義勇艦隊の奮戦
「船長、進路前方に船団が見えます!」
「大陸の船とは違うぞ、敵だ!野郎ども、戦闘準備だ!」
カティサーク号から、灯火信号が発せられた。
義勇艦隊はキリー港外の海域を守るように展開、その後ろを大船団が続々とキリーに入港していく。

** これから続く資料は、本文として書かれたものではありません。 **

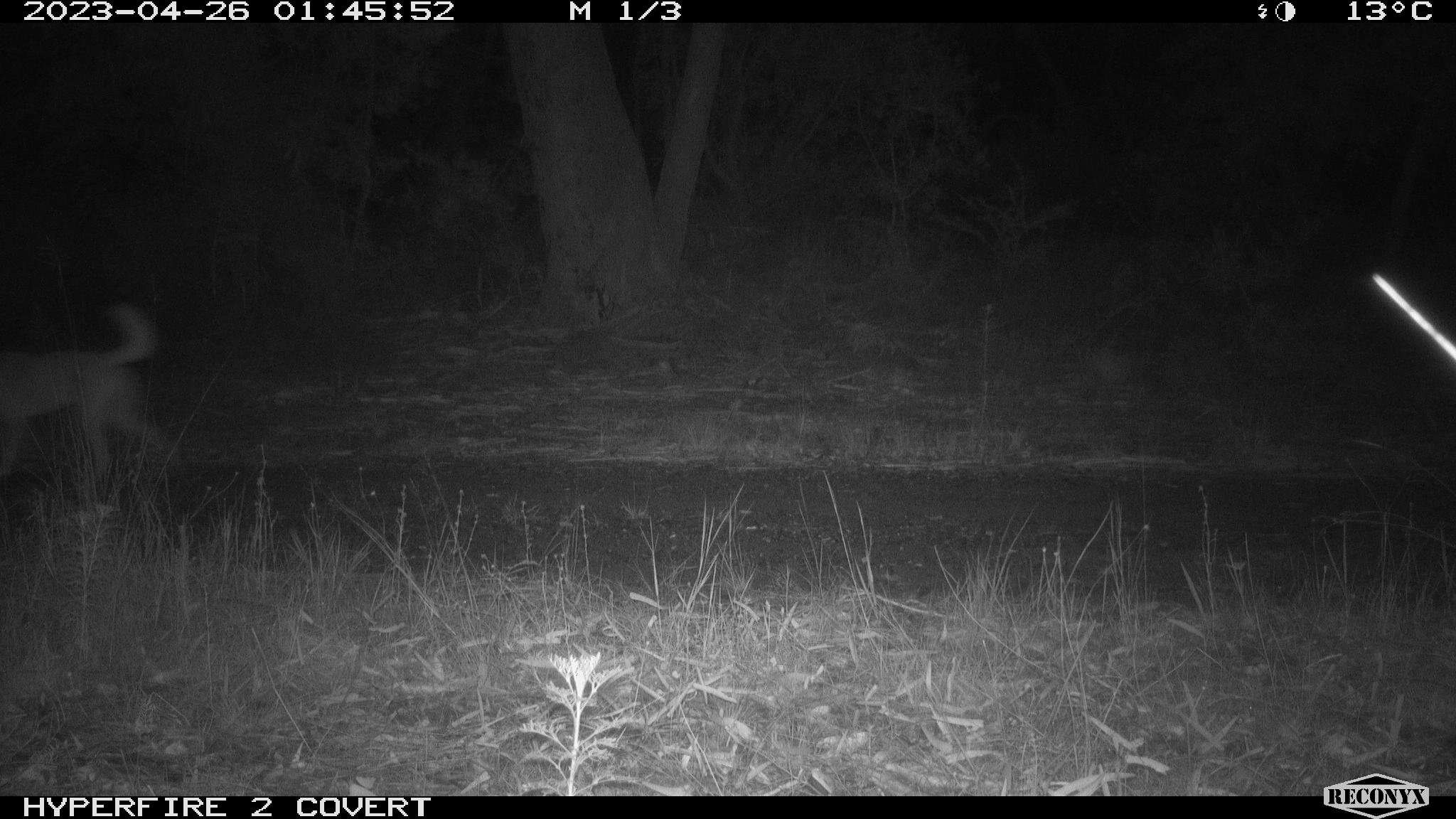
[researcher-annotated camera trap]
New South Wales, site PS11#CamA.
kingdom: Animalia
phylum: Chordata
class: Mammalia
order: Carnivora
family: Canidae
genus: Canis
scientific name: Canis familiaris dingo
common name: dingo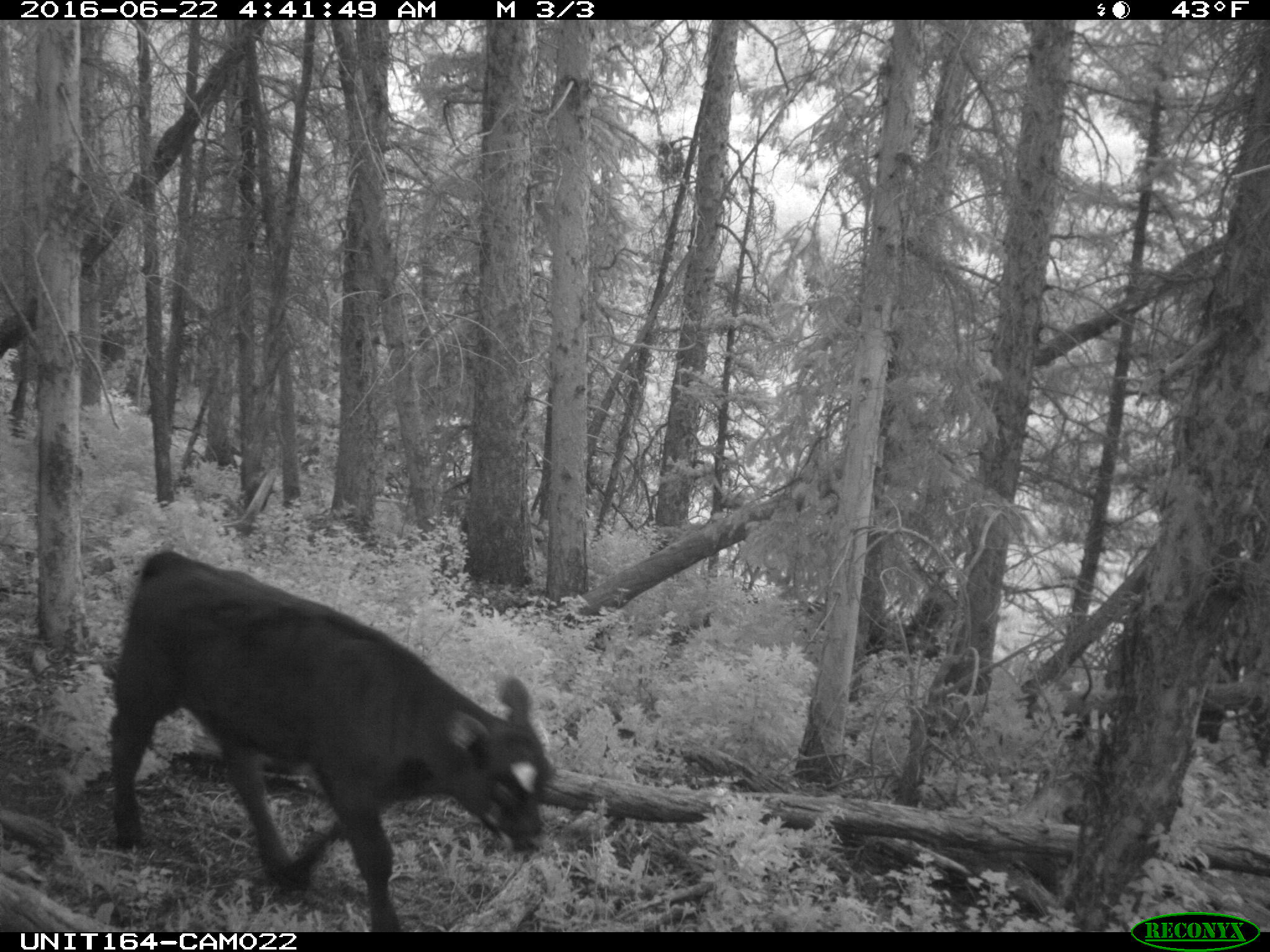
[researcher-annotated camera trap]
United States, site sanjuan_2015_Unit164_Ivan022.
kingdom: Animalia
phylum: Chordata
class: Mammalia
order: Artiodactyla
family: Bovidae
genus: Bos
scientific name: Bos taurus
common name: domestic cow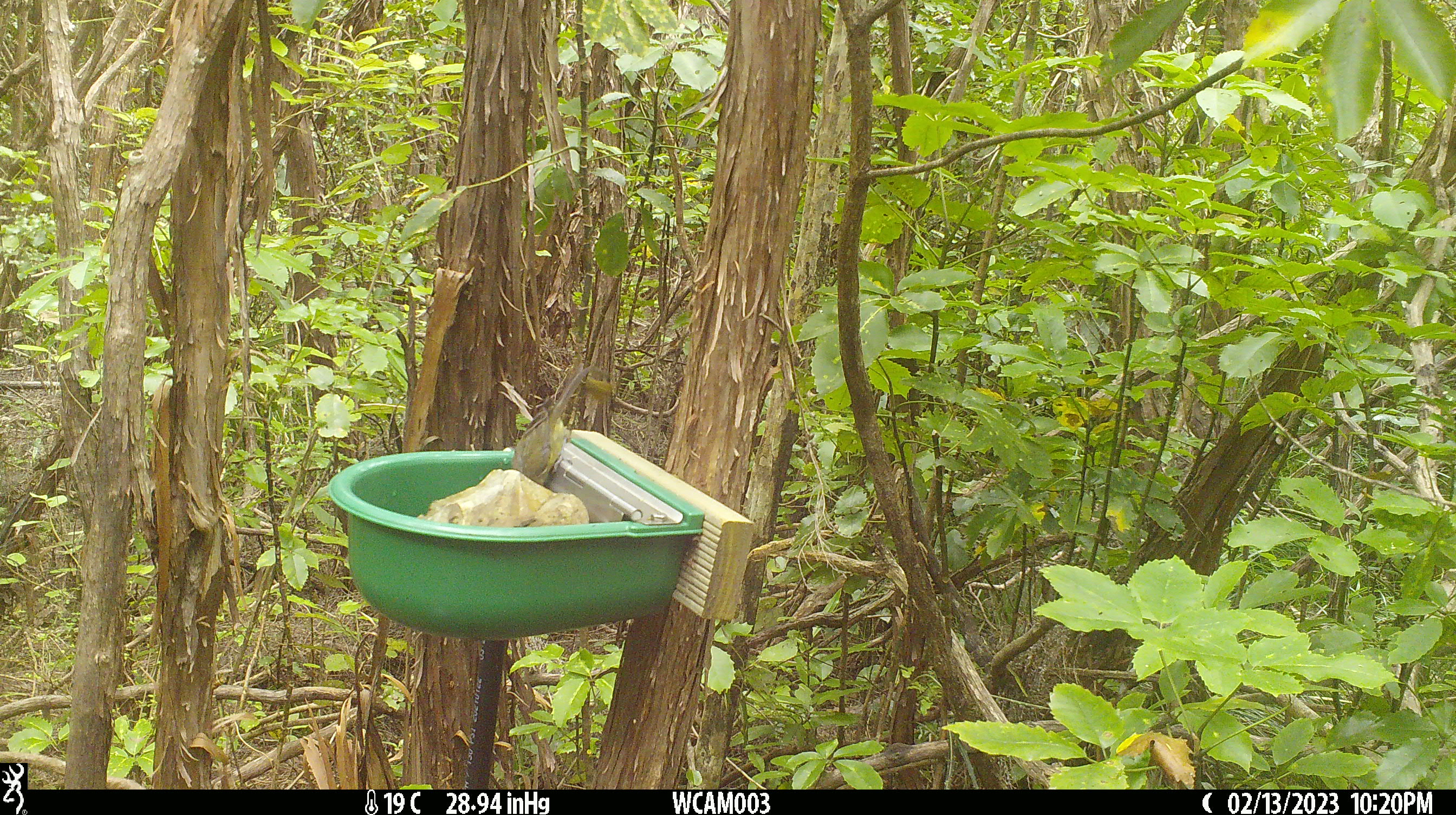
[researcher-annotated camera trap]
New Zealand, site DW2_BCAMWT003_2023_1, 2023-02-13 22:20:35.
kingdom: Animalia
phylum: Chordata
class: Aves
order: Passeriformes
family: Meliphagidae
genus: Anthornis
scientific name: Anthornis melanura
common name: new zealand bellbird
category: bellbird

敵の船足は速かった、舳先にラムをつけて突撃してくるのだ。
「船長!味方の先頭艦が沈んでいきます!」
「くそー、バリスタ用意、敵に土手っ腹を開けられたら、乗船している突撃隊とともに、相手の船に斬り込め!」
「乗っ取ったら合図の旗を掲げろ、不可能ならボートで逃げよ」
「間違っても泳ぐなよ!このキリーの海には、ウミサソリキングのようなバケモノがうようよいるぞ!」
「早くあの柱を叩き落せ!」
ギルベルトが、ボウガンで丸太橋を焼き払ったが、二三十名の敵兵が乗り込んできた。
敵は白兵戦には無類の力を発揮している。
カティサーク号の船員は次々と倒され、イシュタル突撃隊にも、かなりの被害がでている。

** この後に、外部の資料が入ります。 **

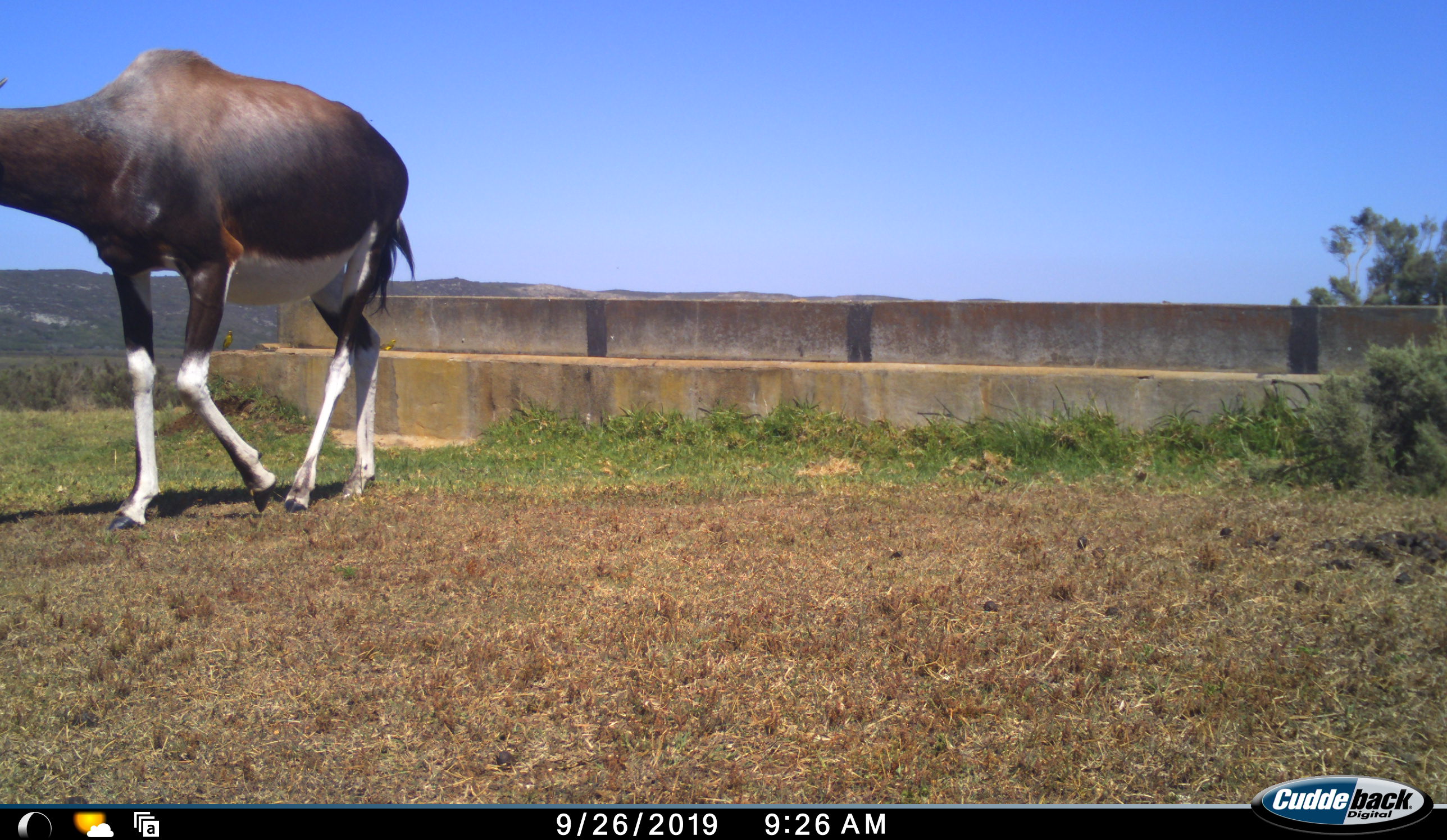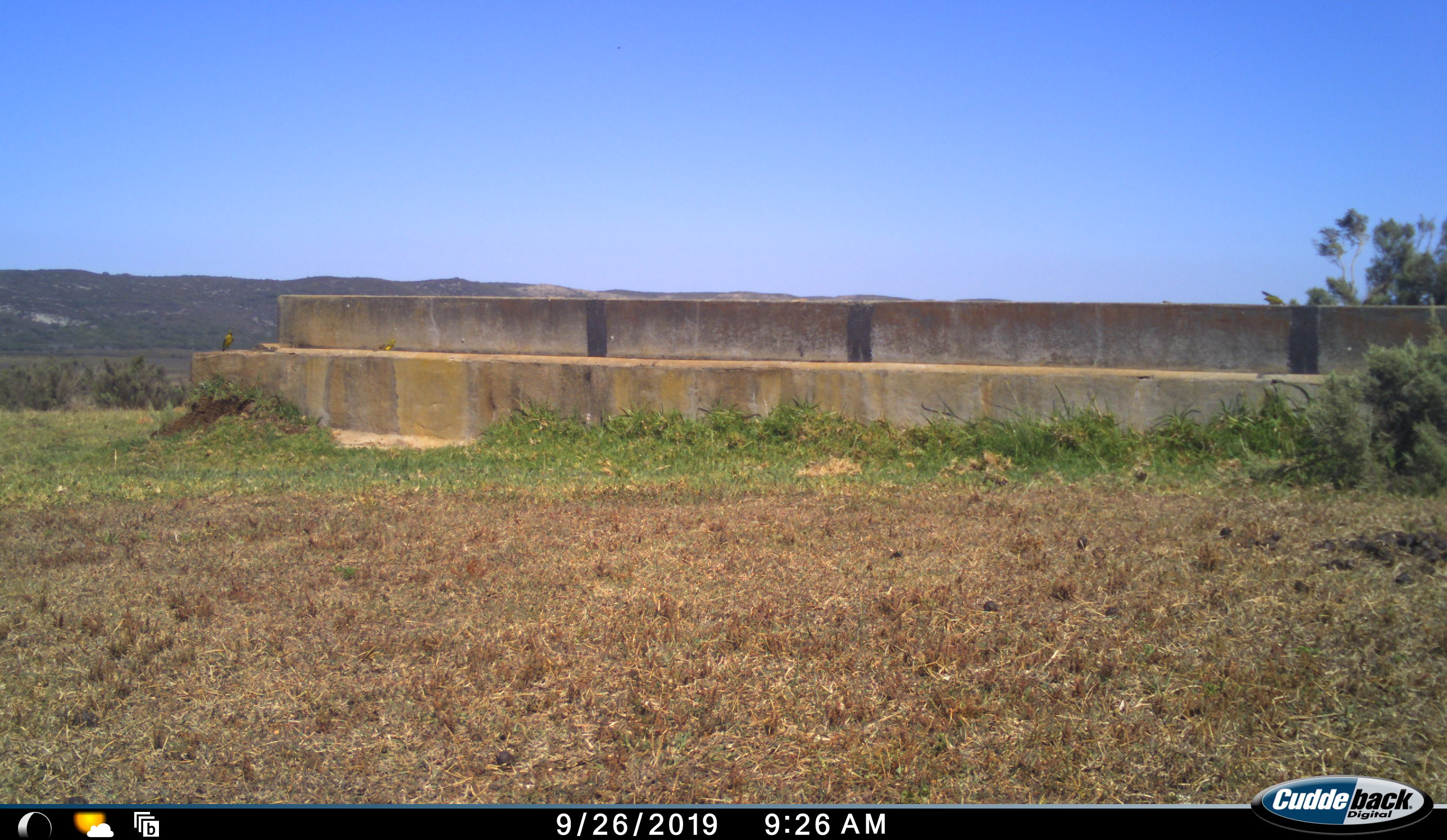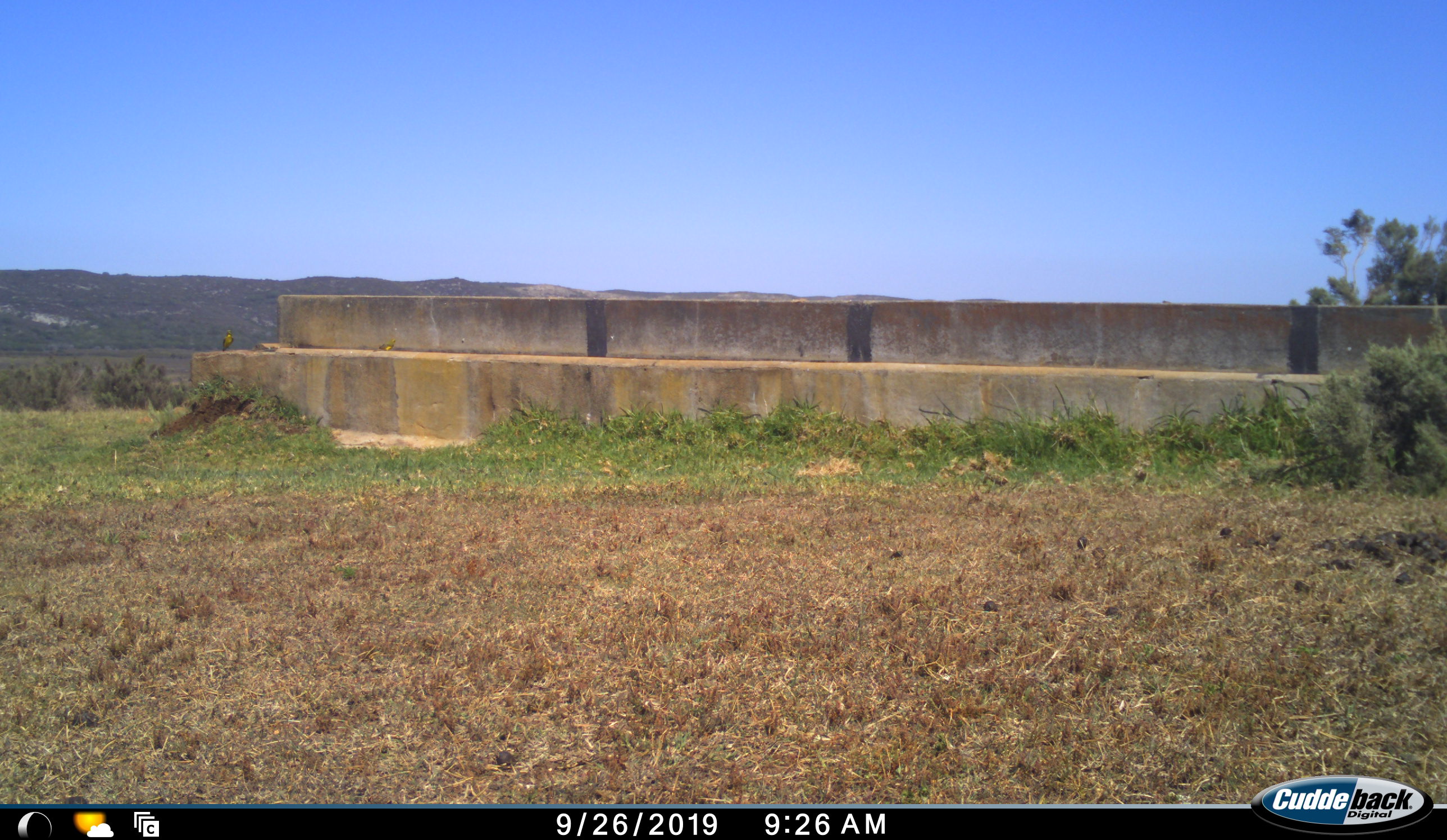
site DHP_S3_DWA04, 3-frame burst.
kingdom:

ギルベルトはかなりの手傷を負ったが、一人また一人と敵を倒していき、敵を船首に追い詰めた。
ギルベルトは味方のバリスタに命じた。
「構わんからカティサークの船首を砕け!早くしろ、グズグズしていると、他の敵艦に喰われるぞ!」
でかい石が幾つも船首にぶつかり、カティサークは船首の上甲板が欠けたようになったが、何とか危機を脱することが出来た。
止めを刺そうと近寄ってきた敵艦を返り討ちにもした。
義勇艦隊が奮戦している中、味方の船団は続々とキリー港へ入港していく。
「味方は全船入港しました。」
「味方は何隻残っている!」
「十九隻です!」
「敵は十二隻、こちらが優位だな、よし、単従陣を組め!」
「船長、それでは土手っ腹に、穴を開けろといっているようなものですぜ!」
「その代わり、バリスタは大量に敵に向けられる」
「しかし船足が、敵のほうが速いですが?」
「仕方ない、やるかやられるかだ」
「全バリスタを片方に集めろ、全艦、カティサークの狙いに合わせるように伝えろ!」
義勇艦隊は見事な艦隊運動を行なって、敵艦に集中砲火を浴びた。
単横陣の敵の側面に回り込み、集中砲火を浴びせた。
次々と敵を沈めていたが、ついに後方の味方の艦が敵のラムによる体当たりで沈みはじめた。
この時点で敵は六隻、味方は十五隻……
「敵一隻に対して、味方は二隻以上で相手せよ」
「これより全艦単横陣、敵艦を挟むようにして、両側からバリスタをくらわせろ!」
こうして敵は海上にいなくなった。
味方の義勇艦隊も残りは十三隻、パレンバンを出航したのは二十四隻、かなりの損害が出てしまった。